The question is can Alonso win America’s most historic motor race? There is no doubt that Andretti Autosport will give him the tools to get the job done in the form of a McLaren-branded Honda-powered car capable of running at the front. Nor is it unheard of for a rookie to win the race, as Alexander Rossi proved for the very same team only last year. So it can happen. But will it?
On one hand it is clear to me that there will be no-one on the grid with more talent than Alonso and plenty with barely a fraction of it. But winning the Indy 500 isn’t just about talent, it’s about bending that talent to a new set of skills some adapt to quicker than others. There is also an element of luck, far more so than in F1. Even within his own team, Alonso will be one of six drivers hoping to drink the milk.

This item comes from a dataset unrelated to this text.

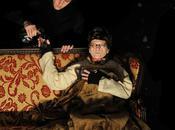 Printemps Comédiens 2011: Sous pluie, lumières d'un philosophe éclairé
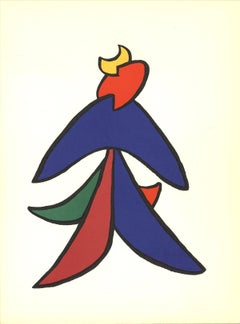 1963 Alexander Calder 'Intersecting Colored Shapes' Contemporary Blue,Green,Red,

The only insight I can provide into what driving an Indycar is like comes from a turn at the wheel of a 1994 Penske PC23 and even once I’d got my head around the absurd acceleration, it still boiled my brain. Essentially the car had three top gears: one for each of the main straights at Indy on the basis that the wind will blow up one and down the other, and a third for slipstreaming. The speed differential between all three was less than 5mph. Fernando has more talent in his teeth than I do in total and I’m sure he’ll adapt fast, but it does illustrate just how different these cars are, let alone the fact they are set up in a way that will be totally alien to him.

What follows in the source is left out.